Depuis ses débuts, Carla Simón pointe sa caméra presque exclusivement vers son Espagne d’origine, au plus près de ce qu’elle connaît. Comme Été 93 est une œuvre autobiographique (Simón a elle aussi perdu ses parents du sida à l’âge de six ans), le lieu prend une place encore plus significative pour la réalisatrice qui a tourné directement dans la région de son enfance. Portant un regard tendre sur ses terres, les magnifiques paysages et la nature verdoyante qu’elle dépeint servent de cadre pour que Frida et sa nouvelle famille apprennent à s’aimer. Dénuée de nostalgie, la reconstitution des années 1990 vise avant tout à inscrire le drame familial dans le contexte de l’époque.
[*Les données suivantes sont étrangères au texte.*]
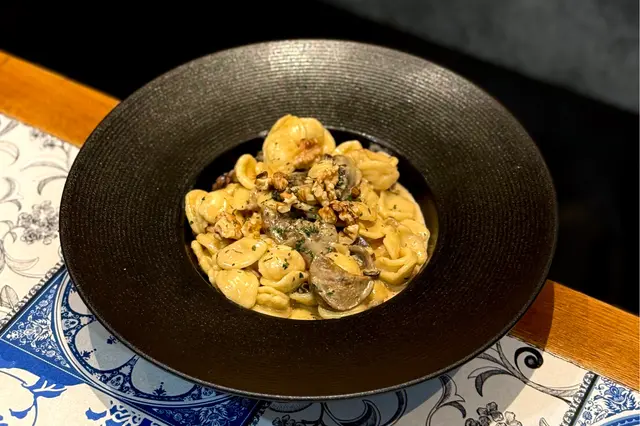 松露油忌廉野菌汁貓耳朵意粉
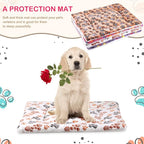 Tuanse 4 Pack Ultra Soft Dog Cat Bed Mat Small Animal Guinea Pig Bed - Image 5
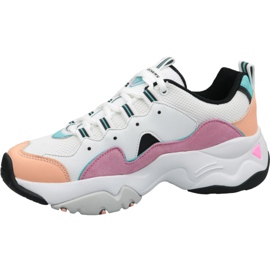 Skechers D'Lites 3.0 Zenway W 12955-WPKB Sko hvid flerfarvet 1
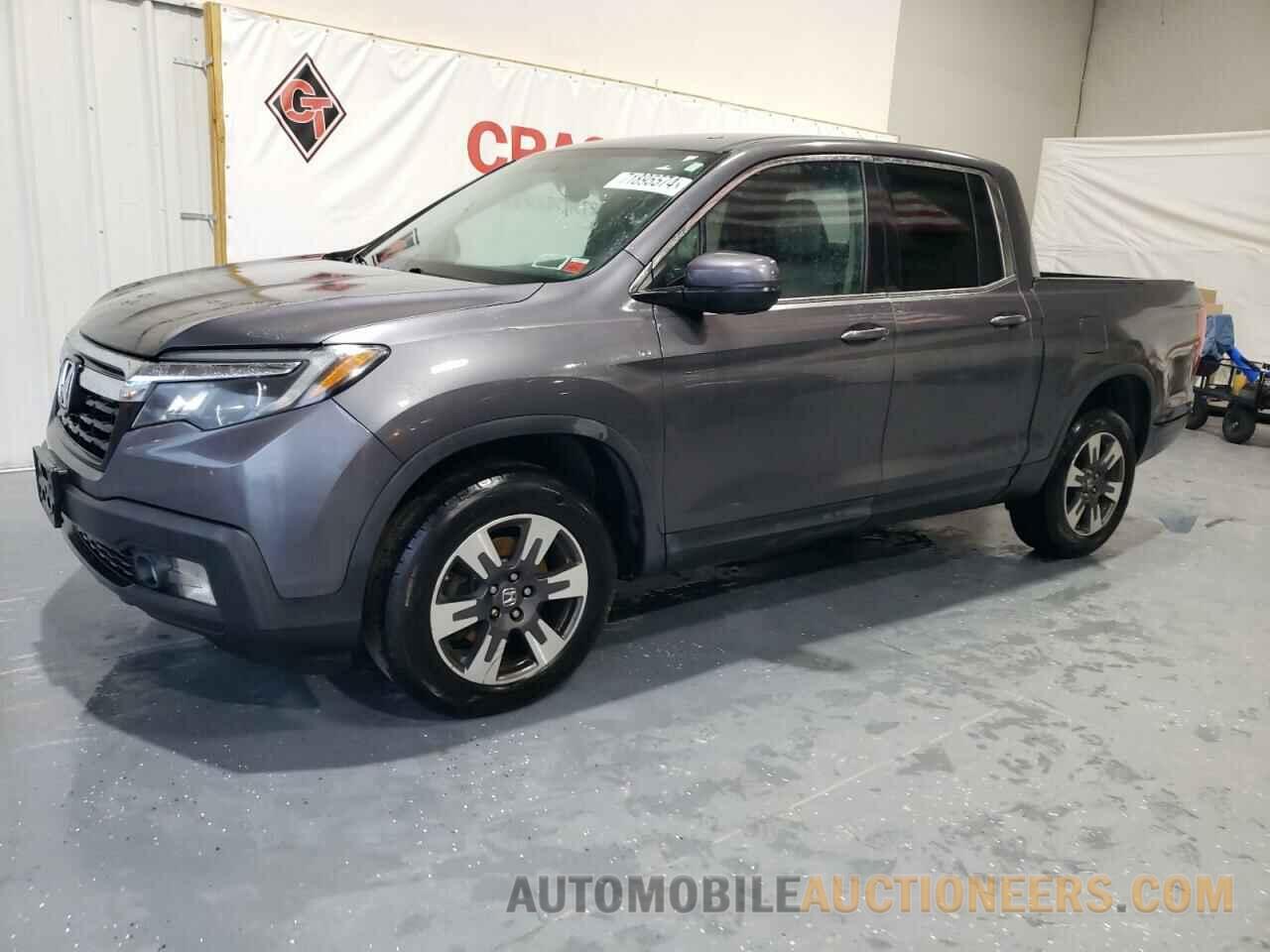 5FPYK3F64HB021173 HONDA RIDGELINE 2017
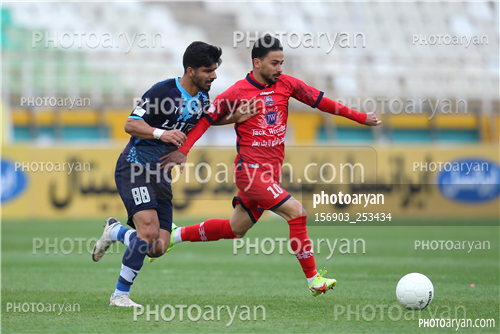 پیکان 0 - نساجی مازندران 1 (1400/12/15)-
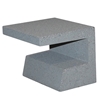 Heavy Base Cantilever Bench
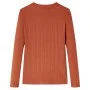 Children's long-sleeved t-shirt in cognac color 92 by vidaXL, Kids T-shirts - Ref: Foro24-14124, Price: 8,19 €, Discount: %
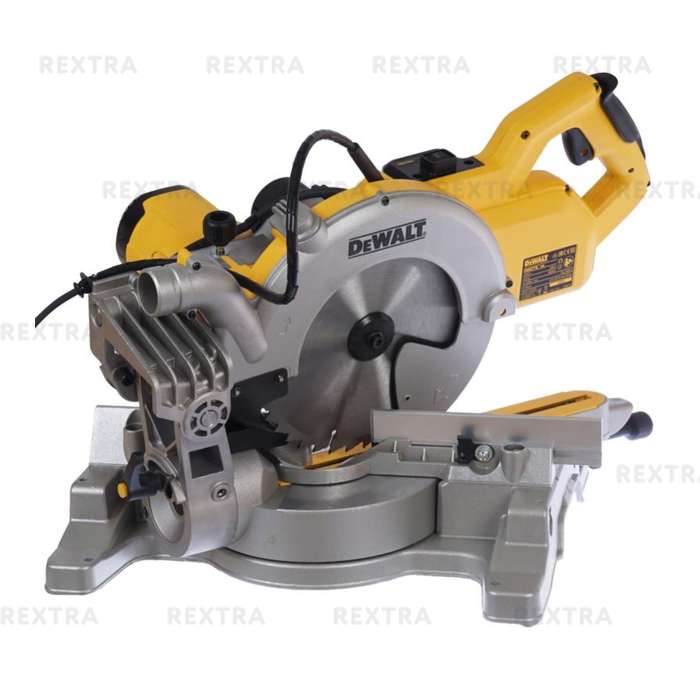 Сетевая торцовочная пила DeWalt DWS778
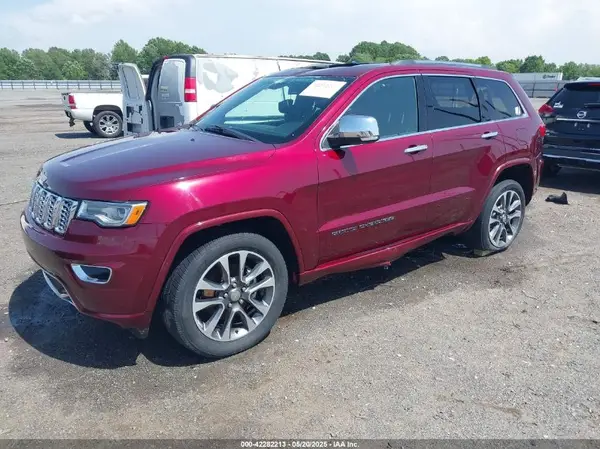 1C4RJFCG7HC658943 2017 JEEP GRAND CHEROKEE - Image 2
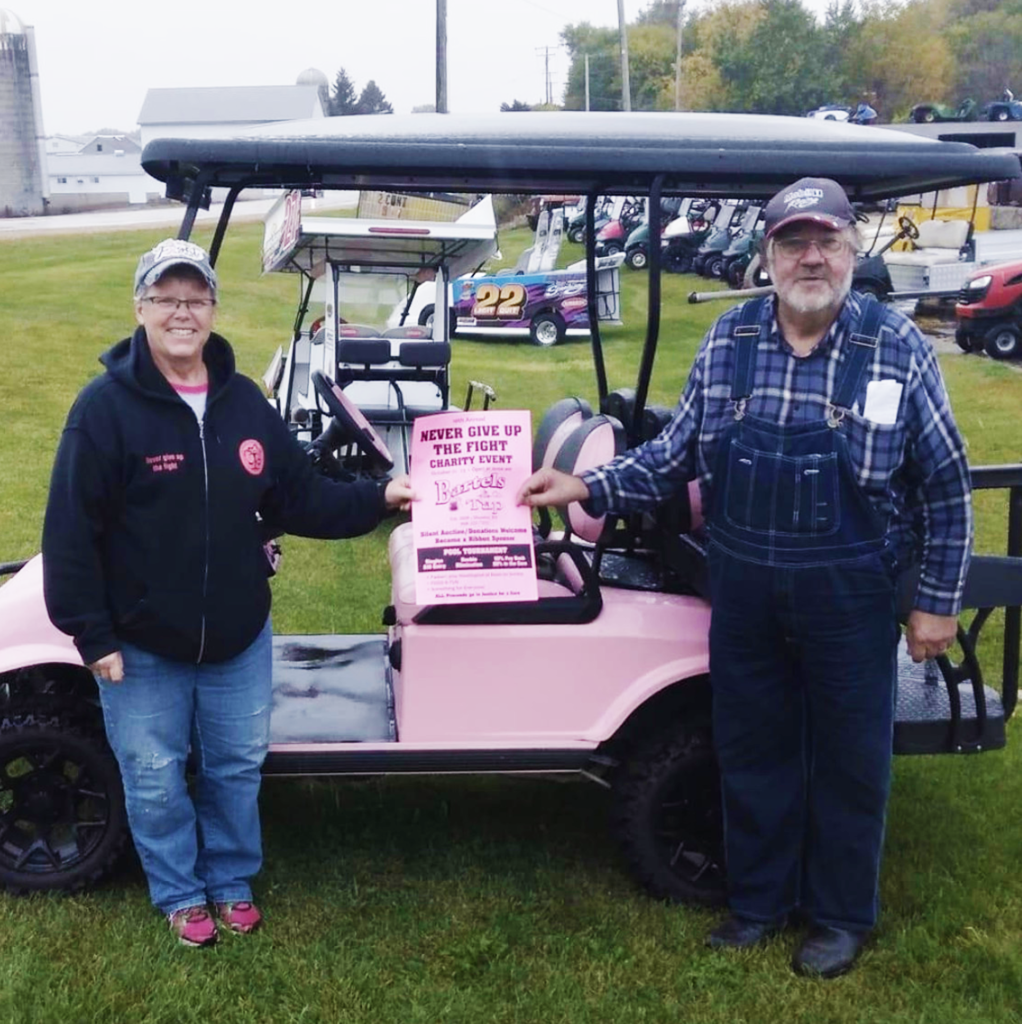 Christians Carts and Parts Owner Dave Becke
En effet, entre des grands-parents religieux ayant vécu sous Franco et des parents qui s’affranchissent dans la démocratie moderne, tous doivent s’entendre autour d’une orpheline et d’un grand tabou, le sida. Il est surprenant, pour ceux qui n’ont pas connu cette période, d’être témoin de la crainte paranoïaque qui entourait cette maladie alors peu connue. La cinéaste a d’ailleurs souligné lors d’entretiens à quel point le silence entourant le sida créé un vide énigmatique autour de la mort de ses parents, la privant du même coup d’une partie de son histoire familiale. Son premier long métrage témoigne de son désir de revisiter son passé, en tenant compte des différents points de vue des membres de sa famille, pour raconter une histoire plus complète et mieux comprendre d’où elle vient. C’est une démarche très personnelle, mais qui parvient néanmoins à atteindre une portée universelle par sa sincérité, son élan émancipateur et l’approche intimiste de la cinéaste qui reste au plus près de ses personnages. Été 93 ramène en enfance en racontant, depuis l’intérieur, l’histoire d’une famille qui se forme et d’une petite fille qui arrive enfin à s’enraciner, à nouveau.
Été 93 est actuellement disponible sur MUBI.